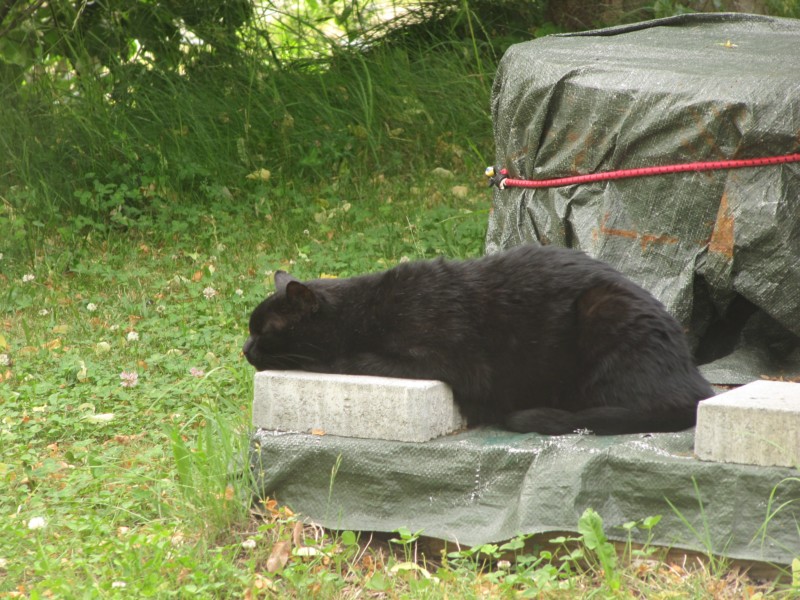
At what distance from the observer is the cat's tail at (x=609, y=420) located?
10.5 feet

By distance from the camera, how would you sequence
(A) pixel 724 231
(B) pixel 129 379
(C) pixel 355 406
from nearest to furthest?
(C) pixel 355 406
(A) pixel 724 231
(B) pixel 129 379

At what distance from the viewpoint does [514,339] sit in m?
3.35

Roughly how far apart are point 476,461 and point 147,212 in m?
4.94

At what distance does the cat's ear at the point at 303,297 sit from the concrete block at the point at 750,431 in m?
1.33

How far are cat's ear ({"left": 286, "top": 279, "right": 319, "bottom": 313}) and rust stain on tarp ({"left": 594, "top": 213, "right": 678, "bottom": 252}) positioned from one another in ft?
4.94

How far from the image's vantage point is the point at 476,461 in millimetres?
3182

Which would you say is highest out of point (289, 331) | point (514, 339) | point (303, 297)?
point (303, 297)

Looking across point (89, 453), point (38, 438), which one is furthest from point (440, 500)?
point (38, 438)

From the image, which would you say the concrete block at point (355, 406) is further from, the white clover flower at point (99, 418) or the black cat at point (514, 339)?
the white clover flower at point (99, 418)

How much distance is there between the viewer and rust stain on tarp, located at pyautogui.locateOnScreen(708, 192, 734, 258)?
4.10 m

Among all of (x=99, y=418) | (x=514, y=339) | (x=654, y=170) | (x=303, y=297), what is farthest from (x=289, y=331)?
(x=654, y=170)

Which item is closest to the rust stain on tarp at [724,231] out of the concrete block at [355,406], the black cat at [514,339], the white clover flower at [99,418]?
the black cat at [514,339]

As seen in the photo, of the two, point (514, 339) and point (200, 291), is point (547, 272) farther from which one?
point (200, 291)

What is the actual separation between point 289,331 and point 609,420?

= = = = = = =

● **What this task involves**: Could you give all of the data above again with each "rust stain on tarp" replaced by "rust mark on tarp", keeping everything else unchanged and leaving out the pictures?

● **Task solution**:
At what distance from the observer is the cat's tail at (x=609, y=420) located?
10.5 feet

By distance from the camera, how would you sequence
(A) pixel 724 231
(B) pixel 129 379
(C) pixel 355 406
from nearest to furthest?
(C) pixel 355 406
(A) pixel 724 231
(B) pixel 129 379

At what distance from the viewpoint does [514,339] sit in m?
3.35

Roughly how far apart are point 476,461 and point 147,212 in m?
4.94

At what distance does the cat's ear at the point at 303,297 sit from the concrete block at the point at 750,431 in m?
1.33

How far are cat's ear ({"left": 286, "top": 279, "right": 319, "bottom": 313}) and rust mark on tarp ({"left": 594, "top": 213, "right": 678, "bottom": 252}) positioned from one another in ft?
4.94

How far from the image's vantage point is the point at 476,461 in millimetres?
3182

Which would you say is highest out of point (289, 331) | point (514, 339) | point (303, 297)?
point (303, 297)

Looking across point (89, 453), point (38, 438), which one is furthest from point (440, 500)?
point (38, 438)

From the image, which would you say the concrete block at point (355, 406) is further from, the white clover flower at point (99, 418) or the black cat at point (514, 339)?
the white clover flower at point (99, 418)

How much distance is there between the viewer and rust mark on tarp, located at pyautogui.locateOnScreen(708, 192, 734, 258)?
4.10 m

Among all of (x=99, y=418) | (x=514, y=339) | (x=654, y=170) | (x=303, y=297), what is farthest from (x=289, y=331)?
(x=654, y=170)

Which item is closest to the rust mark on tarp at [724,231] out of the concrete block at [355,406], the black cat at [514,339], the white clover flower at [99,418]?
the black cat at [514,339]

As seen in the photo, of the two, point (514, 339) and point (200, 291), is point (547, 272) farther from which one?
point (200, 291)

What is the actual separation between point 289,331 and point 609,420?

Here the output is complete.